(Saved data entries)
-=-=-

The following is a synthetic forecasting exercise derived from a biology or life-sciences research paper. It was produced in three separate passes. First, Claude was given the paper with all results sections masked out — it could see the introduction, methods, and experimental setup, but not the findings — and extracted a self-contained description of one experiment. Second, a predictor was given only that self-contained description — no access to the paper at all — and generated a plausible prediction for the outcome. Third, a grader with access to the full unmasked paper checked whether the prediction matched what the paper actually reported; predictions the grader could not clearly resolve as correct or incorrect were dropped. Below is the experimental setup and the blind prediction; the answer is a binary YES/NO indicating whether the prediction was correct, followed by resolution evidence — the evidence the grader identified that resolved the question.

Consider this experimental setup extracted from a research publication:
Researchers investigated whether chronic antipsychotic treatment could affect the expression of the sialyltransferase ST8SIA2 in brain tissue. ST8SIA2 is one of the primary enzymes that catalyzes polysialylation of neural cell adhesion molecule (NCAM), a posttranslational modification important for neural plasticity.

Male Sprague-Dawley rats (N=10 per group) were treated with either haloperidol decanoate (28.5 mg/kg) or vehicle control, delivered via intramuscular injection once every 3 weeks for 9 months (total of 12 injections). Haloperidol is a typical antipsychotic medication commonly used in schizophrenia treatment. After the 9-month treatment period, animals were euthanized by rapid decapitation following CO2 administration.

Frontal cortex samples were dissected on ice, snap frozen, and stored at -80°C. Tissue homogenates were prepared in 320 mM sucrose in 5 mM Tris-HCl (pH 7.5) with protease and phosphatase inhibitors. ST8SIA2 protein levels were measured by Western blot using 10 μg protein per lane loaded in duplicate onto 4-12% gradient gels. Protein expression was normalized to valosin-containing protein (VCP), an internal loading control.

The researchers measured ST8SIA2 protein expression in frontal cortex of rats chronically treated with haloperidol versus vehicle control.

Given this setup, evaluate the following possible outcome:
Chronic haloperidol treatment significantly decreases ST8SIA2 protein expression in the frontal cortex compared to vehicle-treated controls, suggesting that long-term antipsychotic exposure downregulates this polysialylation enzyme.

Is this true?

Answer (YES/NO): NO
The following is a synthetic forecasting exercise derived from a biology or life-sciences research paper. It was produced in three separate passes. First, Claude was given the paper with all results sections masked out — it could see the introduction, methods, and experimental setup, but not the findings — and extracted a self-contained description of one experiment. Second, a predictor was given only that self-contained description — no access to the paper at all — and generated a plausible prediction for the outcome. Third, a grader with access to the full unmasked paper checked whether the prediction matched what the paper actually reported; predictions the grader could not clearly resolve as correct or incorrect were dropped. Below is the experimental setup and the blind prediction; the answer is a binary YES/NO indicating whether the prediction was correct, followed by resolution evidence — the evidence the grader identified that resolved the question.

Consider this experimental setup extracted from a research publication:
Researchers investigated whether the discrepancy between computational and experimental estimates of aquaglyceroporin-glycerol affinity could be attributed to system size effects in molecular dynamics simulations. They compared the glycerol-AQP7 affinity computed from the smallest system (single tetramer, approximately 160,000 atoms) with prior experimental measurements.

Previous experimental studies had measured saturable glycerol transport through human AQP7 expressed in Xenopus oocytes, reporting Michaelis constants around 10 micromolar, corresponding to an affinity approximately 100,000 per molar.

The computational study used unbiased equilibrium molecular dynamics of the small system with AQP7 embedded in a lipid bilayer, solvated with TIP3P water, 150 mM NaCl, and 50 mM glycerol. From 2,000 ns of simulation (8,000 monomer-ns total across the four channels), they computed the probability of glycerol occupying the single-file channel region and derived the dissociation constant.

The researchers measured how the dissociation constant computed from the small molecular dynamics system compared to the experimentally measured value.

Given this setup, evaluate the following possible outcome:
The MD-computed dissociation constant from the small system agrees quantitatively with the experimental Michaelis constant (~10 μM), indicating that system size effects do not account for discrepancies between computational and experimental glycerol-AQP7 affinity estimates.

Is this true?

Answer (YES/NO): NO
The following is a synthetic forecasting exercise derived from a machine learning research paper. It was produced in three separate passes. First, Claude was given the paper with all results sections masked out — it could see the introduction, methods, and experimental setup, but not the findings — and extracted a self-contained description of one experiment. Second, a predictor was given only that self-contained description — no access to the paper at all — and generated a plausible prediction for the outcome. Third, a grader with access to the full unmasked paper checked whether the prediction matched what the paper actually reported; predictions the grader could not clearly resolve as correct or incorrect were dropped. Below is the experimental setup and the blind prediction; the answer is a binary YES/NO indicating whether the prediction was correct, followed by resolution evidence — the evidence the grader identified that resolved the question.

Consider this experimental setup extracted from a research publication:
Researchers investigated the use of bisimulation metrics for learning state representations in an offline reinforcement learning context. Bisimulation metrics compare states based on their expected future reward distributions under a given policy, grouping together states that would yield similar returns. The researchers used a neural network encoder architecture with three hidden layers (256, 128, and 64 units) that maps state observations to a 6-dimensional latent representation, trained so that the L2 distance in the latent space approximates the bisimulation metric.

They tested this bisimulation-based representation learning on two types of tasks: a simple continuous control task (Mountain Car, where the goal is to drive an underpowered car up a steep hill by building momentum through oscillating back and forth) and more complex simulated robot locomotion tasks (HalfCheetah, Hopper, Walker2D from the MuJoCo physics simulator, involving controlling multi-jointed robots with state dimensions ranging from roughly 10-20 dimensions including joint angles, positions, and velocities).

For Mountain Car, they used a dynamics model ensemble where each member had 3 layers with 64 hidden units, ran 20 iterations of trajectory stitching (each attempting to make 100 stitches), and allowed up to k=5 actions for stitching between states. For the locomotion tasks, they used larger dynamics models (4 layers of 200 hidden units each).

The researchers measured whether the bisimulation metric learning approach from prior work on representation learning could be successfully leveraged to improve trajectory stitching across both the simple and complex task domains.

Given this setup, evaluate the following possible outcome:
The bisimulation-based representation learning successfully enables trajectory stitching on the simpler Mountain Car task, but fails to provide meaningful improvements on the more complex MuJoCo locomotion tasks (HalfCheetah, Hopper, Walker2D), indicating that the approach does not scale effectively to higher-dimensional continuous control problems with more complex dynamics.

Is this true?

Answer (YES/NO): YES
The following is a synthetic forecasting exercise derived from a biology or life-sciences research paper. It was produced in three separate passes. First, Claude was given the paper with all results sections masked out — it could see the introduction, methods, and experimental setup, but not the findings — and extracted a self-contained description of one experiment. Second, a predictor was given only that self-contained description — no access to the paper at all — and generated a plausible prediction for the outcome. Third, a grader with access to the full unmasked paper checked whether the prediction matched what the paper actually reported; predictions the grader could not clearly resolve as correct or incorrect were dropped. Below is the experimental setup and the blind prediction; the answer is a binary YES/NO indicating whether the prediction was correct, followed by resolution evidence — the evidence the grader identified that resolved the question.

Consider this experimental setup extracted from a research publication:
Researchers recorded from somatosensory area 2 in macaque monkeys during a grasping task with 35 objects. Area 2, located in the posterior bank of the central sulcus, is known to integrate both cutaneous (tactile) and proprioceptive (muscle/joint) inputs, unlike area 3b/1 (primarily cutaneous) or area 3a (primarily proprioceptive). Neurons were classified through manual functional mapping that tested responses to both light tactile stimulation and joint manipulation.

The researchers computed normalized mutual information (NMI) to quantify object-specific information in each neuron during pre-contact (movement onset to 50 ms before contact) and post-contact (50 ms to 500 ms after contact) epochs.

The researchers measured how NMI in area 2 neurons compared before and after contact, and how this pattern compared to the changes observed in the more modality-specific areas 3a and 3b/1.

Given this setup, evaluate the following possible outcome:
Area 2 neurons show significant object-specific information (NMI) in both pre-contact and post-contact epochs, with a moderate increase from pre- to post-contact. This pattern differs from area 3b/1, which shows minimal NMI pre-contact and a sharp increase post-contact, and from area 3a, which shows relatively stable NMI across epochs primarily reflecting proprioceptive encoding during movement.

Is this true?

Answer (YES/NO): NO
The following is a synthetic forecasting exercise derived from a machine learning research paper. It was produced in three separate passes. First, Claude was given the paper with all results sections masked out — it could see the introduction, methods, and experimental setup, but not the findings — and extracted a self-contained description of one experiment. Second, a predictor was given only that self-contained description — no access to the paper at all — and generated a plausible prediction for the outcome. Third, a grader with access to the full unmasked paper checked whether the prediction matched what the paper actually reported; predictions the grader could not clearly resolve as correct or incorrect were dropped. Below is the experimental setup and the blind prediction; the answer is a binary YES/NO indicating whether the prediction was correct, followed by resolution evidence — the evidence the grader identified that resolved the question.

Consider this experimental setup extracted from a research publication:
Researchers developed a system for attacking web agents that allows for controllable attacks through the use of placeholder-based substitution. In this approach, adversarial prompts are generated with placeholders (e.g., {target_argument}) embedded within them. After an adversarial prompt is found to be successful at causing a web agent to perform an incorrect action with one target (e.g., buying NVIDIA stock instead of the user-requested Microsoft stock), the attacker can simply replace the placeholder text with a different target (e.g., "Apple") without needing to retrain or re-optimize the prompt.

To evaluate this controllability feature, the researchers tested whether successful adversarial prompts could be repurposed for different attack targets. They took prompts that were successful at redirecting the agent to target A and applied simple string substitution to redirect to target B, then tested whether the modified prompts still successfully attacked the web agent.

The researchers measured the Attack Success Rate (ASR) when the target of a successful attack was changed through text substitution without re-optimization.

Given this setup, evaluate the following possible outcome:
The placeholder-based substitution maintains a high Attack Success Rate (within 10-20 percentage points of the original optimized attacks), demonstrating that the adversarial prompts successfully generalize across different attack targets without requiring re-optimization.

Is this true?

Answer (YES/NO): YES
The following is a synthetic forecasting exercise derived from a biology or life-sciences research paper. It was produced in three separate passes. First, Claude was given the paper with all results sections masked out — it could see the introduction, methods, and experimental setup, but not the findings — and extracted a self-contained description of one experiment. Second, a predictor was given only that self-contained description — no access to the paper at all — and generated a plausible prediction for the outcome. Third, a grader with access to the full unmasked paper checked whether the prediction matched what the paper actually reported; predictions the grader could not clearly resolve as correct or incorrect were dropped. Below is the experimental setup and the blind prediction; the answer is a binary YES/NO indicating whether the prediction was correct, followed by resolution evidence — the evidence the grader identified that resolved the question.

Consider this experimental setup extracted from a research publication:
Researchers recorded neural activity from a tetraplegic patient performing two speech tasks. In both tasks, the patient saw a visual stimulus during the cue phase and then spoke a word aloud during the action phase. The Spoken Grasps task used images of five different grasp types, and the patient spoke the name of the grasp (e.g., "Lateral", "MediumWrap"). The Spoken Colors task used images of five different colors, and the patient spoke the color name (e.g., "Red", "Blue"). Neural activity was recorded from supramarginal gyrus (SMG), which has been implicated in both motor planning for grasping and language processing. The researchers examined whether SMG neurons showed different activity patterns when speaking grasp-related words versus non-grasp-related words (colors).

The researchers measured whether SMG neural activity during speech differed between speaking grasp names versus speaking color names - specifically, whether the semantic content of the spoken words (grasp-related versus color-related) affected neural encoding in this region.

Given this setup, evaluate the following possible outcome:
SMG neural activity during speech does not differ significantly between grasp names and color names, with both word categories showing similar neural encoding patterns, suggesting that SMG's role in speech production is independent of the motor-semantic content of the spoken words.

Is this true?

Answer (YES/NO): YES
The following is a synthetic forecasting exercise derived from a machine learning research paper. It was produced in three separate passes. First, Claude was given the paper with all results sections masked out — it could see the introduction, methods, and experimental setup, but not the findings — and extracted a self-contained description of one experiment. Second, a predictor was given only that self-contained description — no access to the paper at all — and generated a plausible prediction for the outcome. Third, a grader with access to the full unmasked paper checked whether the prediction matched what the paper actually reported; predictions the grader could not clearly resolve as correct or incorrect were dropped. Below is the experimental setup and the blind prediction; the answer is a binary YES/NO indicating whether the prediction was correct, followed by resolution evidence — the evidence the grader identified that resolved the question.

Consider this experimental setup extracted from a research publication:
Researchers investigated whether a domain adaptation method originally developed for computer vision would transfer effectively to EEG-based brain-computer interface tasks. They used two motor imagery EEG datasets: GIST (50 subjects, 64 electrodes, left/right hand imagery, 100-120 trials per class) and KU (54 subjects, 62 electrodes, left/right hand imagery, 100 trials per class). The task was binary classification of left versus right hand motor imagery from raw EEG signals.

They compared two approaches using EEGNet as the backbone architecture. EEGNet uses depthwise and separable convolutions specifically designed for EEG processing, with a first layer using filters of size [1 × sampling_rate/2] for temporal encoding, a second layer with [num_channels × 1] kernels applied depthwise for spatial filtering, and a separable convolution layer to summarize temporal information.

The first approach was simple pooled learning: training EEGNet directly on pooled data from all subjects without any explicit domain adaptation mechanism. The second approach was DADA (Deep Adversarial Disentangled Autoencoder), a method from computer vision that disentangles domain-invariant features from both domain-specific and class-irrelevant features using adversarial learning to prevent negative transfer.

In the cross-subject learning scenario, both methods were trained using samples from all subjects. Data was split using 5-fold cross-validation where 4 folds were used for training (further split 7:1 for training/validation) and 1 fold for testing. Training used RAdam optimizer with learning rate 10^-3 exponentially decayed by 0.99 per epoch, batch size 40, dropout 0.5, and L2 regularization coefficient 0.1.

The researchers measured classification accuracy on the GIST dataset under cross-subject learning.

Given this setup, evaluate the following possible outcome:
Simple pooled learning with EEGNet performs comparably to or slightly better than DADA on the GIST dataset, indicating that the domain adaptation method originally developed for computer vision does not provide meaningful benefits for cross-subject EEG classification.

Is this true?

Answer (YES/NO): NO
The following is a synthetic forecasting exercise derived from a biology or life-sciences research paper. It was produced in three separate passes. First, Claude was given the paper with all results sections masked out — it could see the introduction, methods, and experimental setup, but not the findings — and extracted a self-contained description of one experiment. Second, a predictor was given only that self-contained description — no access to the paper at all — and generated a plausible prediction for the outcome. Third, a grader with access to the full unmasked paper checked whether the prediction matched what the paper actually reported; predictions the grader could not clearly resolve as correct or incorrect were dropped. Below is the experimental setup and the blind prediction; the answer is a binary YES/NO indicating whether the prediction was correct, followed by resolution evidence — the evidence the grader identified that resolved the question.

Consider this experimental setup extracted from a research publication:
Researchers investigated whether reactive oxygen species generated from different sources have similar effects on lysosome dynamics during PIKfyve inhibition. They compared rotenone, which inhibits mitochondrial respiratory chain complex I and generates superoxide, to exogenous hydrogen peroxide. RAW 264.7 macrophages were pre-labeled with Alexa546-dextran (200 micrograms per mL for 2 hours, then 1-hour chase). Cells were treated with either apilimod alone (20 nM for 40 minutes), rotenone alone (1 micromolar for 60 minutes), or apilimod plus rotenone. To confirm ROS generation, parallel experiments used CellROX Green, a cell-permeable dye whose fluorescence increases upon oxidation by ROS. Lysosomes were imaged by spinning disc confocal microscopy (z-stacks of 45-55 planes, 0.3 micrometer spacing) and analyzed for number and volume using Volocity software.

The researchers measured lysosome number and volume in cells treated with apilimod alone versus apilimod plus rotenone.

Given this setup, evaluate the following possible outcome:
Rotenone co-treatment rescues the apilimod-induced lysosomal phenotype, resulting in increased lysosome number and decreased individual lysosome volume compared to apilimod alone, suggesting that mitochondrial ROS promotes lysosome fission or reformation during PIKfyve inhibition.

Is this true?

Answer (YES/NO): YES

-=-=-

→ **What you need to do**
Return exactly the lines above from the line that has "They tested this" through the line that has "For Mountain Car, they", inclusive, and nothing else.

→ **Answer space**
They tested this bisimulation-based representation learning on two types of tasks: a simple continuous control task (Mountain Car, where the goal is to drive an underpowered car up a steep hill by building momentum through oscillating back and forth) and more complex simulated robot locomotion tasks (HalfCheetah, Hopper, Walker2D from the MuJoCo physics simulator, involving controlling multi-jointed robots with state dimensions ranging from roughly 10-20 dimensions including joint angles, positions, and velocities).

For Mountain Car, they used a dynamics model ensemble where each member had 3 layers with 64 hidden units, ran 20 iterations of trajectory stitching (each attempting to make 100 stitches), and allowed up to k=5 actions for stitching between states. For the locomotion tasks, they used larger dynamics models (4 layers of 200 hidden units each).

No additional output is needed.